Diversification Opportunities for CN MODERN and Carnegie Clean
0.31 | Correlation Coefficient |
Weak diversification
The 3 months correlation between 07M and Carnegie is 0.31. Overlapping area represents the amount of risk that can be diversified away by holding CN MODERN DAIRY and Carnegie Clean Energy in the same portfolio, assuming nothing else is changed. The correlation between historical prices or returns on Carnegie Clean Energy and CN MODERN is a relative statistical measure of the degree to which these equity instruments tend to move together. The correlation coefficient measures the extent to which returns on CN MODERN DAIRY are associated (or correlated) with Carnegie Clean.
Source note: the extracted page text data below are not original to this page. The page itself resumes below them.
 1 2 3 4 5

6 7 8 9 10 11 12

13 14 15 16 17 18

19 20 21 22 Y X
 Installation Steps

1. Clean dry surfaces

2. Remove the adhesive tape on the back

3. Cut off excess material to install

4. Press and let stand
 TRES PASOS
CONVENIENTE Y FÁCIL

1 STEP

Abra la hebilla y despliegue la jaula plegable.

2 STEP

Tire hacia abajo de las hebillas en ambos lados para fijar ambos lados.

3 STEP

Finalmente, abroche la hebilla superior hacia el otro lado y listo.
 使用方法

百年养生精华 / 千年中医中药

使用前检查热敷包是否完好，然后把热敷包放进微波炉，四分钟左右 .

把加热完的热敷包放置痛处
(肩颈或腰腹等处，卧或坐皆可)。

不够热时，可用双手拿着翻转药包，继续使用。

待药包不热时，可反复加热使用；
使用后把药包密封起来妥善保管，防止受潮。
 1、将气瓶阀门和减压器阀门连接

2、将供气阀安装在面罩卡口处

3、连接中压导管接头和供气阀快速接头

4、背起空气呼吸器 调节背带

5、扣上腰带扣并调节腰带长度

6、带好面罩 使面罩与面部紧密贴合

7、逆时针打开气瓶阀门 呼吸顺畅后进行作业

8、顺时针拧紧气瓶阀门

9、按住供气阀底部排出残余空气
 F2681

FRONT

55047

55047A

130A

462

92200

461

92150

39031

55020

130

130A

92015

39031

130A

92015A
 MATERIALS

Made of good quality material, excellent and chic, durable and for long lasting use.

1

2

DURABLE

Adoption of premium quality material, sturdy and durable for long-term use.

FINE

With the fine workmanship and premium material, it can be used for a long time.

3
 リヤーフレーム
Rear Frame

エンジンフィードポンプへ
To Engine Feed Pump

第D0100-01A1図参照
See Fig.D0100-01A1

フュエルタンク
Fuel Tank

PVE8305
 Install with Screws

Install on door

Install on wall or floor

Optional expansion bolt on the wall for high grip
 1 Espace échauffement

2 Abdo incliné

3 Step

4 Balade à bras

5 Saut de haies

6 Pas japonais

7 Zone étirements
Values of the correlation coefficient range from -1 to +1, where. The correlation of zero (0) is possible when the price movement of Carnegie Clean Energy has no effect on the direction of CN MODERN i.e., CN MODERN and Carnegie Clean go up and down completely randomly.
Pair Corralation between CN MODERN and Carnegie Clean
Assuming the 90 days trading horizon CN MODERN DAIRY is expected to generate 1.45 times more return on investment than Carnegie Clean. However, CN MODERN is 1.45 times more volatile than Carnegie Clean Energy. It trades about 0.15 of its potential returns per unit of risk. Carnegie Clean Energy is currently generating about 0.05 per unit of risk. If you would invest 7.90 in CN MODERN DAIRY on September 15, 2024 and sell it today you would earn a total of 3.10 from holding CN MODERN DAIRY or generate 39.24% return on investment over 90 days.
Time Period | 3 Months [change] |
Direction | Moves Together |
Strength | Very Weak |
Accuracy | 100.0% |
Values | Daily Returns |
CN MODERN DAIRY vs. Carnegie Clean Energy
Performance |
Timeline |
CN MODERN DAIRY |
Carnegie Clean Energy |
CN MODERN and Carnegie Clean Volatility Contrast
Predicted Return Density |
Returns |
Pair Trading with CN MODERN and Carnegie Clean
The main advantage of trading using opposite CN MODERN and Carnegie Clean positions is that it hedges away some unsystematic risk. Because of two separate transactions, even if CN MODERN position performs unexpectedly, Carnegie Clean can make up some of the losses. Pair trading also minimizes risk from directional movements in the market. For example, if an entire industry or sector drops because of unexpected headlines, the short position in Carnegie Clean will offset losses from the drop in Carnegie Clean's long position.The idea behind CN MODERN DAIRY and Carnegie Clean Energy pairs trading is to make the combined position market-neutral, meaning the overall market's direction will not affect its win or loss (or potential downside or upside). This can be achieved by designing a pairs trade with two highly correlated stocks or equities that operate in a similar space or sector, making it possible to obtain profits through simple and relatively low-risk investment.Carnegie Clean vs. CN MODERN DAIRY | Carnegie Clean vs. Dairy Farm International | Carnegie Clean vs. DICKER DATA LTD | Carnegie Clean vs. Data3 Limited |
Check out your portfolio center.Note that this page's information should be used as a complementary analysis to find the right mix of equity instruments to add to your existing portfolios or create a brand new portfolio. You can also try the AI Portfolio Architect module to use AI to generate optimal portfolios and find profitable investment opportunities.